• [DIRECTIONS FOR THIS TASK] Within the lines below, the span from the line with "SOLO AVENGERS #3" to the line with "Prisoner - Tween", both ends included, is to be reproduced exactly, with pictures omitted.

◇ ◇ ◇ ◇

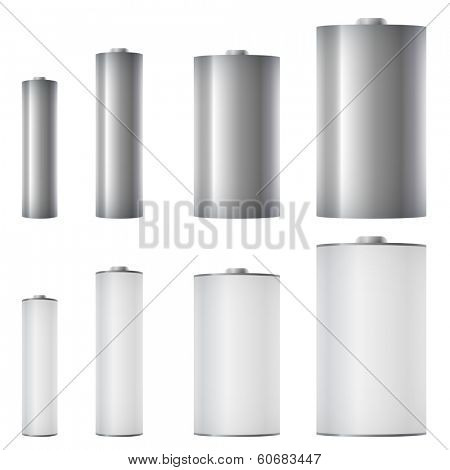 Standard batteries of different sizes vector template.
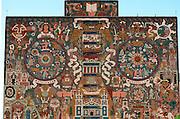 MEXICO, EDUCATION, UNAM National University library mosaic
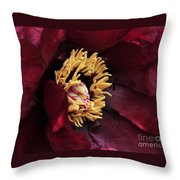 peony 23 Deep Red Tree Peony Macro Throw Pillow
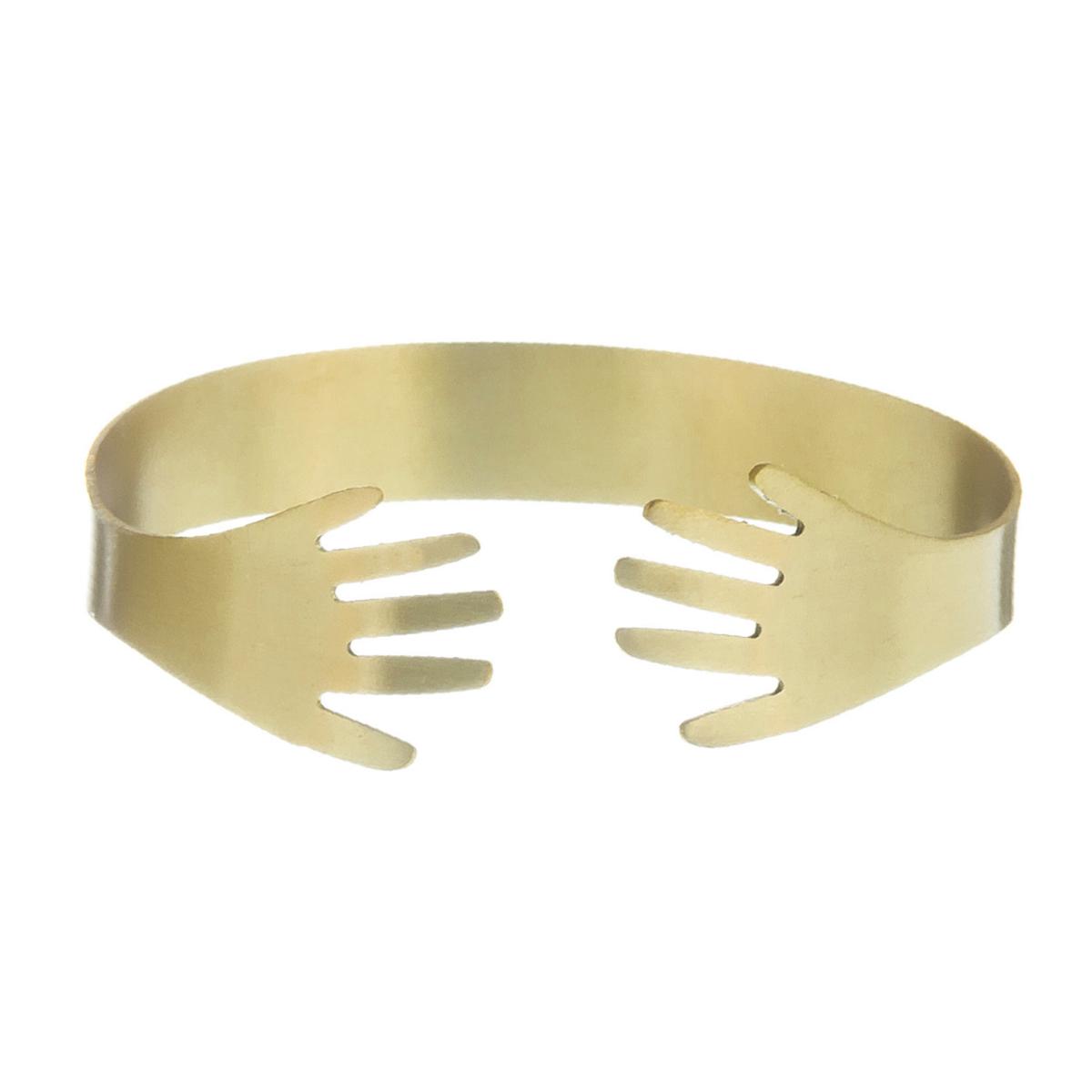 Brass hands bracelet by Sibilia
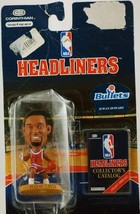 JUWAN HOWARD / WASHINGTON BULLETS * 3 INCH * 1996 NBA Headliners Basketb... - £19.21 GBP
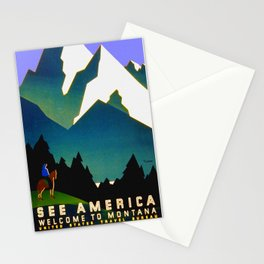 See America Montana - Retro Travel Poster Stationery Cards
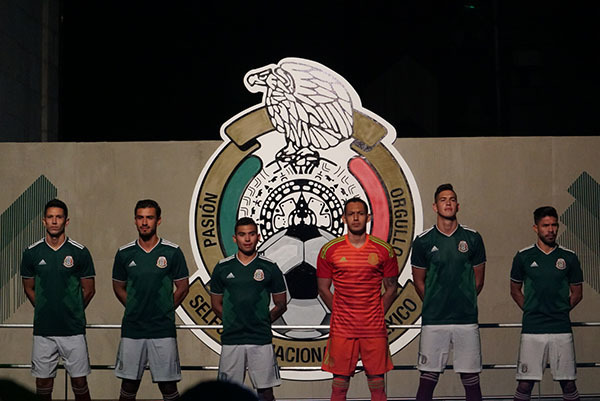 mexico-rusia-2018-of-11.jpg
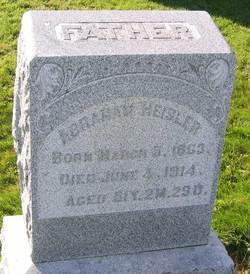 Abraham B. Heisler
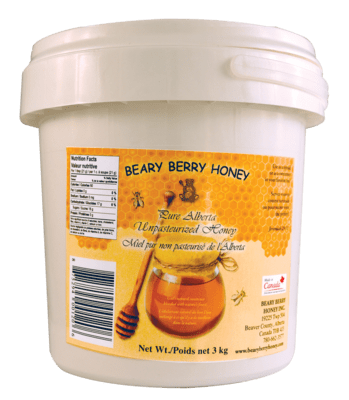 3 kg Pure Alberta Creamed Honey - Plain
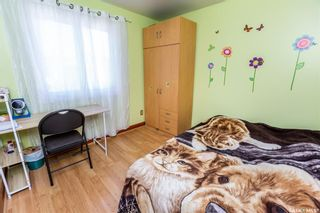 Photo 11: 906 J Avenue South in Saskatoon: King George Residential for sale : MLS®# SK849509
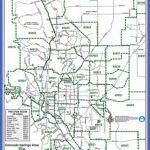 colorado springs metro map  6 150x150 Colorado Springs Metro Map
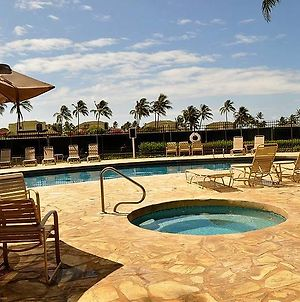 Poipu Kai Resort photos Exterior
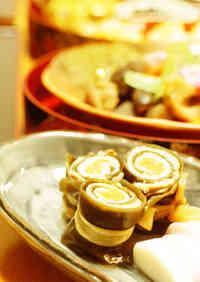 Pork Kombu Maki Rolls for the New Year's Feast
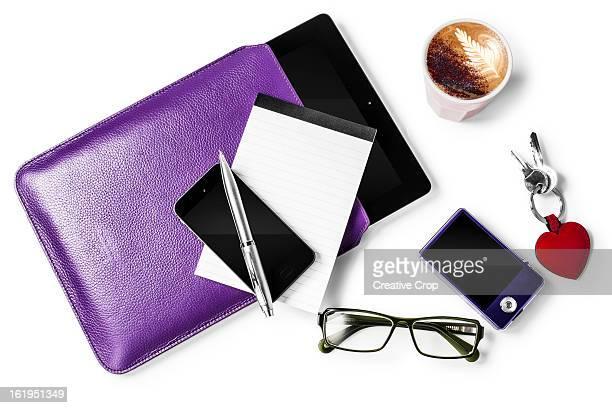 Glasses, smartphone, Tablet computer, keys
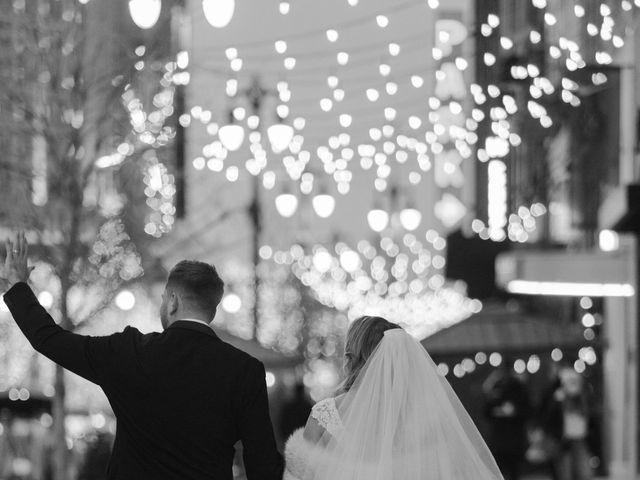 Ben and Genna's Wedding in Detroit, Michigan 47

◇ ◇ ◇ ◇

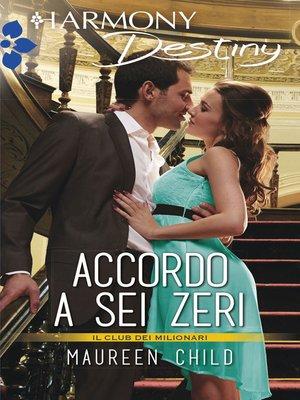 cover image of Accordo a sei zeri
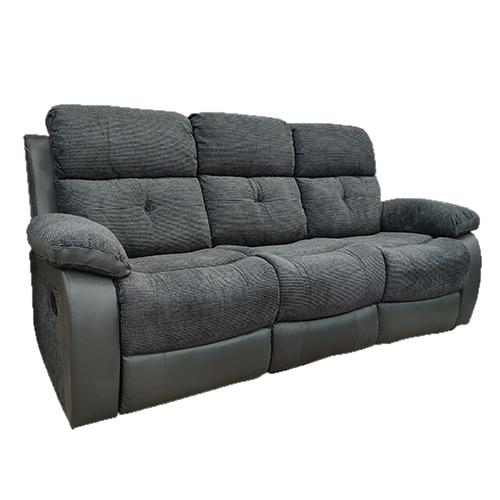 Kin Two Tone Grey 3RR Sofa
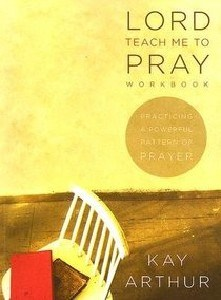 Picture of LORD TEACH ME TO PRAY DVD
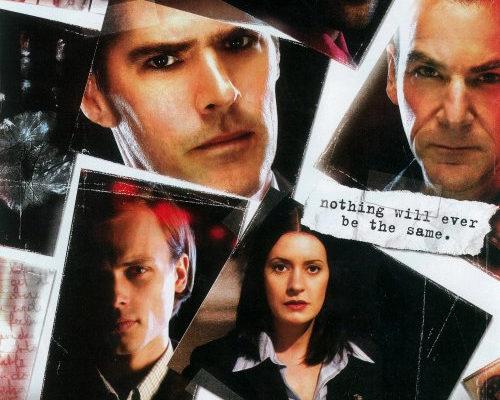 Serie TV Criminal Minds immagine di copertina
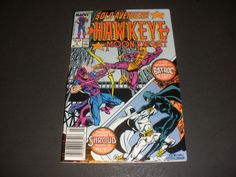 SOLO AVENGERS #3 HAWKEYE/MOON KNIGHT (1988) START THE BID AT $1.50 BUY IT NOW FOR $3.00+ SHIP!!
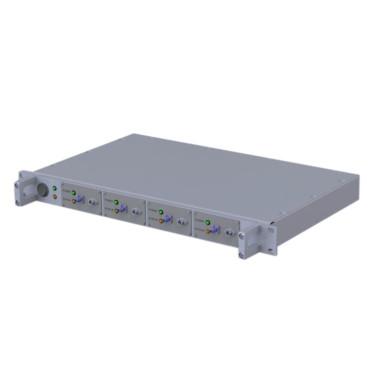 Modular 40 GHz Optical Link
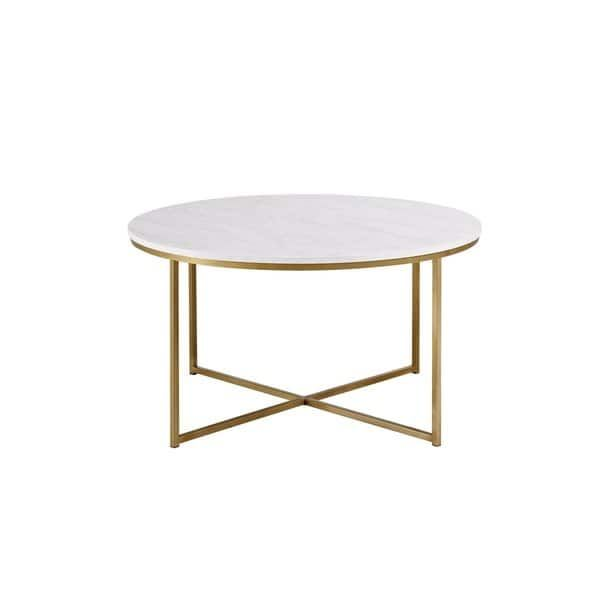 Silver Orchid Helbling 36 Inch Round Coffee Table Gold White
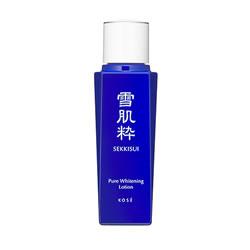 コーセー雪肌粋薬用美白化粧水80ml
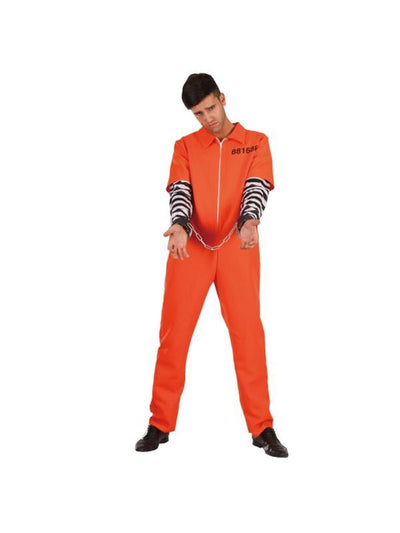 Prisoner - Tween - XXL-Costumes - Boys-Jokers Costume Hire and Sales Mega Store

◇ ◇ ◇ ◇

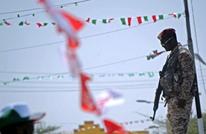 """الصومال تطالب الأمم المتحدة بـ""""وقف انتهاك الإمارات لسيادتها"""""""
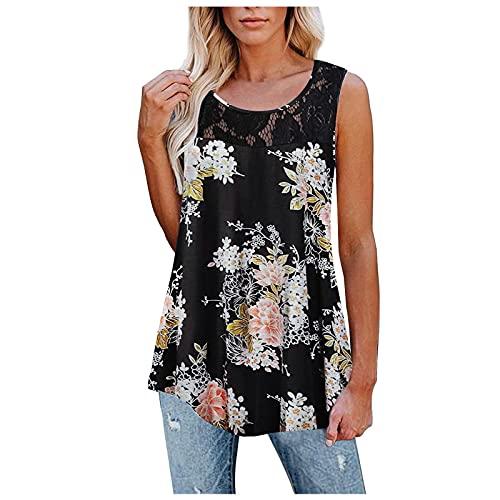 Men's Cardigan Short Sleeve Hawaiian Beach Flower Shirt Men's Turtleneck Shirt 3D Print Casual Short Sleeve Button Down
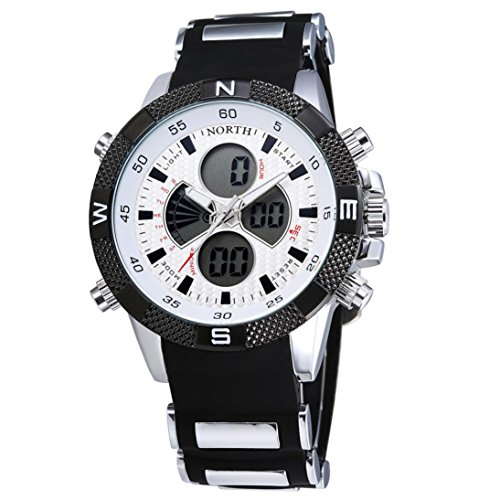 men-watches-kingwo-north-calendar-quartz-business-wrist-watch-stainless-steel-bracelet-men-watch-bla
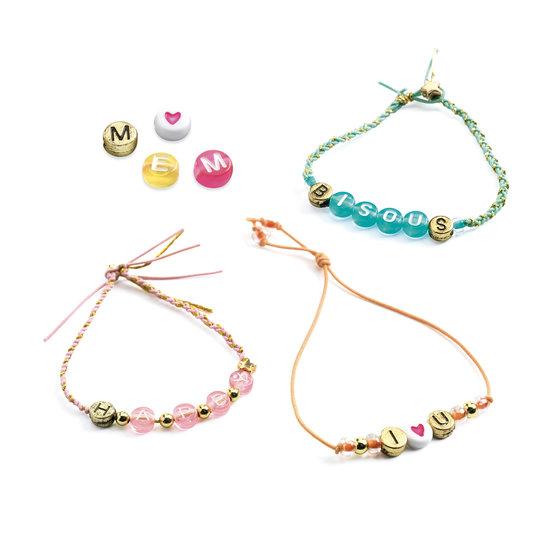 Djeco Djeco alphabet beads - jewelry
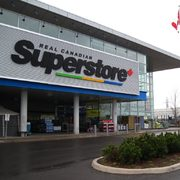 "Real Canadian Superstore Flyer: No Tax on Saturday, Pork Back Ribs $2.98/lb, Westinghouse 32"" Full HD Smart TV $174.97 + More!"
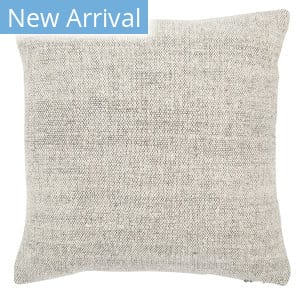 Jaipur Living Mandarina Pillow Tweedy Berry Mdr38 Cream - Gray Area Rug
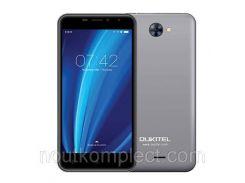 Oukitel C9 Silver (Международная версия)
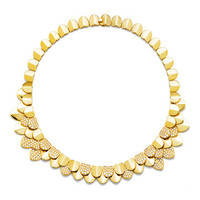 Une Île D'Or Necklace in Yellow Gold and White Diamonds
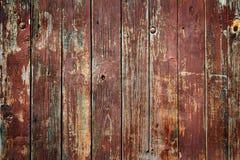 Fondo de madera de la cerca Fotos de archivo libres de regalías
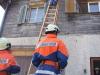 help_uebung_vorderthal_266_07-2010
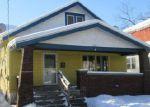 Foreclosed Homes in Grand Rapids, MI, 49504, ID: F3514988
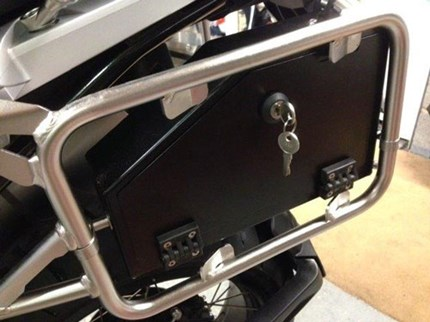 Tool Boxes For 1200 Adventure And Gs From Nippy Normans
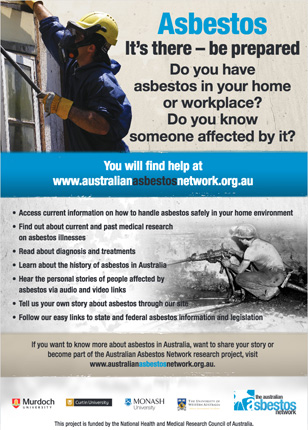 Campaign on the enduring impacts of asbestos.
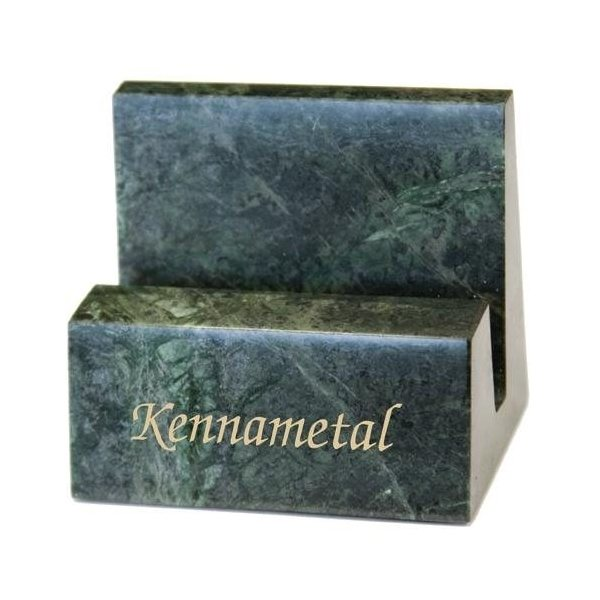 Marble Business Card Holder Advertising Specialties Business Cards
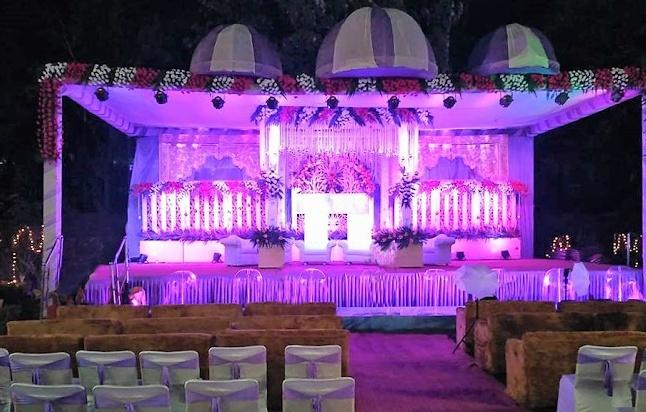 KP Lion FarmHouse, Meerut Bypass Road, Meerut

◇ ◇ ◇ ◇

• [EXPECTED ANSWER]
 SOLO AVENGERS #3 HAWKEYE/MOON KNIGHT (1988) START THE BID AT $1.50 BUY IT NOW FOR $3.00+ SHIP!!
 Modular 40 GHz Optical Link
 Silver Orchid Helbling 36 Inch Round Coffee Table Gold White
 コーセー雪肌粋薬用美白化粧水80ml
 Prisoner - Tween - XXL-Costumes - Boys-Jokers Costume Hire and Sales Mega Store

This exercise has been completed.